Carlyle took a nervous step back. “To the best of my memory. And you know my memory is—”
“Because Rachel didn’t even investigate the problem! The news coincided this time, but if Anne doesn’t follow Allison’s exact course of action, then it’s not enough!”
Jeremy followed Kay’s gaze to Heathers’s jacket. “Sir, it’s possible that Allison wasn’t—”
“Stop.” Kay threw his fist on the table so hard that the demitasse bounced off and shattered on the ground. “Allison is perfect,” he almost growled in his whisper. “Allison is…” He broke off when he saw tears silently snaking down Carlyle’s face. “What?”
She wiped her eyes, smearing her mascara on the back of her hand. “I remembered… she used to read to me every night…”
The room was dark, damp, the air heavy with mold. She was strapped to freezing cold steel operating table, her body heat dispersing into the environment faster than she could replenish it. Outside of operating parameters.
“There’s nothing more I can do. It knows,” an older man spoke in the darkness.
“But sir, she’s alive,” a female voice protested dramatically. “She’s all we have left of Allison. She’s—”

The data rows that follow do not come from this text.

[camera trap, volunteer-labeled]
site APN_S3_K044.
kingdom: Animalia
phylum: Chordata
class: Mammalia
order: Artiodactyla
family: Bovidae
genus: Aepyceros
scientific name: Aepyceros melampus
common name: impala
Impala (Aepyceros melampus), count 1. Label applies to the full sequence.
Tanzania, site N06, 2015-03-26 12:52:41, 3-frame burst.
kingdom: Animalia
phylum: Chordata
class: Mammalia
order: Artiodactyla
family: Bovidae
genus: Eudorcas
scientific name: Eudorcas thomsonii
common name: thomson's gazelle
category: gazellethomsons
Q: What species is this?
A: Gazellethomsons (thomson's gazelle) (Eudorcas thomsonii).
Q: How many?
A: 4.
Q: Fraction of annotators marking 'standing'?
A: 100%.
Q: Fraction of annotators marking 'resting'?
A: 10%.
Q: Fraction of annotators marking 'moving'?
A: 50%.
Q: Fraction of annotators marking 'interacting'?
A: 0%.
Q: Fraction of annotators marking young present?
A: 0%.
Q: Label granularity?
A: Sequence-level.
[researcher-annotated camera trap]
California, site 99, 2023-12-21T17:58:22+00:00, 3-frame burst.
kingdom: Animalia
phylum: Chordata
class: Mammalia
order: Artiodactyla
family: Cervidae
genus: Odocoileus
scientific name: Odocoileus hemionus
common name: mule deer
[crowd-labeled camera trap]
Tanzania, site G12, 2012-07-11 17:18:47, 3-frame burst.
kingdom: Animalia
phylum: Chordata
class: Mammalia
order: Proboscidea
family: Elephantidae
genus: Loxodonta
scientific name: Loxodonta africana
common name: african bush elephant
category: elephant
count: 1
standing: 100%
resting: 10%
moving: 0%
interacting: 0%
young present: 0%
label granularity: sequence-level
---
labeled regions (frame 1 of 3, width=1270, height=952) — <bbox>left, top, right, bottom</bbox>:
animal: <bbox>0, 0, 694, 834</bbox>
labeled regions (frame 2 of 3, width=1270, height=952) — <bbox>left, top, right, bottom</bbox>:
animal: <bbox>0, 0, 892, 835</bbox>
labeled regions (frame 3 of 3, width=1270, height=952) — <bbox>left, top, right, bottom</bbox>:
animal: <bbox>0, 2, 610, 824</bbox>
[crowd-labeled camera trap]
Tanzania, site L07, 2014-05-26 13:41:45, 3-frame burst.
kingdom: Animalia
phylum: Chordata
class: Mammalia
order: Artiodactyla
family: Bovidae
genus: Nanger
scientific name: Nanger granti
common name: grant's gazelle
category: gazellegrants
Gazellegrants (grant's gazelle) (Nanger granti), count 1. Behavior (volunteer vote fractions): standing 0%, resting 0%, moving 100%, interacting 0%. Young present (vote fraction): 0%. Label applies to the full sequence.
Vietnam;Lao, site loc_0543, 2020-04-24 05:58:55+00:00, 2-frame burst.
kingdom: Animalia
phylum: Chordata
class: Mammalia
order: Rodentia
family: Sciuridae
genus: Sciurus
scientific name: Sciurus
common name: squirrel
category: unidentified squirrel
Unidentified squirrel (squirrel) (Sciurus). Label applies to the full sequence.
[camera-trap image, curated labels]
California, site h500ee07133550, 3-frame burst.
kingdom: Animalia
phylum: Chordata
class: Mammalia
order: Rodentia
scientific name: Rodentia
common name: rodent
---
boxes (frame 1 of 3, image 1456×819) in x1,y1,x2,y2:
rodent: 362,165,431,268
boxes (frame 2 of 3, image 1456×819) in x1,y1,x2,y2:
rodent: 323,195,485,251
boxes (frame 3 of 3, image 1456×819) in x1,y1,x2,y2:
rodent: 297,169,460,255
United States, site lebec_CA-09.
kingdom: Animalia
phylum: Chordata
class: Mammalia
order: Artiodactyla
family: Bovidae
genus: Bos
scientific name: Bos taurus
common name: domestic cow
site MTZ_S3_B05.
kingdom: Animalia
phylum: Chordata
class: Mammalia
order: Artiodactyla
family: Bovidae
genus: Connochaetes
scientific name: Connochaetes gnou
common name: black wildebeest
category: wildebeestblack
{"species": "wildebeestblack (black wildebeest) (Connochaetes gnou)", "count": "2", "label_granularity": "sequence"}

“This thing is just a shell, Carlyle, nothing more. If it can’t lead me to Allison, I have no use for it.” The stony man took a deep breath. “Jeremy, deactivate it.”
“Yes, sir,” Jeremy said. A figure to her left moved in the dark and the sound of plastic on metal echoed through the room.
“Carlyle…?” she wheezed. It was hard to move in the cold and damp. “Carlyle, is that you?”
A figure to her right moved and she detected the slightest hint of red curls. “Yes, Rachel, it’s me.”
“Jeremy,” the man commanded. “Get on with it.”
Jeremy paused. “Carlyle has a point. Rachel’s alive. She’s a perfectly good gen9 prototype. Why throw her away?”
Rachel began shivering on the operating table, tugging at her restraints. “Carlyle? Carlyle, are you going to kill me?”
“It’s okay, Rachel. Everything’s going to be okay,” Carlyle soothed. “It’s not going to hurt one bit.” She felt a hand in a thermosuit brush her arm. “Don’t worry. It’ll all be over soon.”
“It’s because I broke open my arm, isn’t it? Because the hospital sent me to the repair center? I know you wanted me to do something. I can still do it. Just bring Isidore. Isidore can help me—”
“Isidore is dead, Rachel,” the cold man interrupted. “The first thing we did was scrap that old gen6.”
“NO!” Rachel screamed. “Not my dear Isidore…” She was in so much shock she didn’t realize he’d referred to Isidore as a gen6 instead of a gen5.
“It’ll be absolutely painless,” the man promised, his voice softening a tad. “Jeremy, now.”
“Yes, sir,” Jeremy sighed.
“I’m so sorry,” Rachel cried, the tears freezing on her cheeks.
“So am I, my dear Allison,” Kay whispered. There was one final click from her left and the second gen9 prototype ended in silence.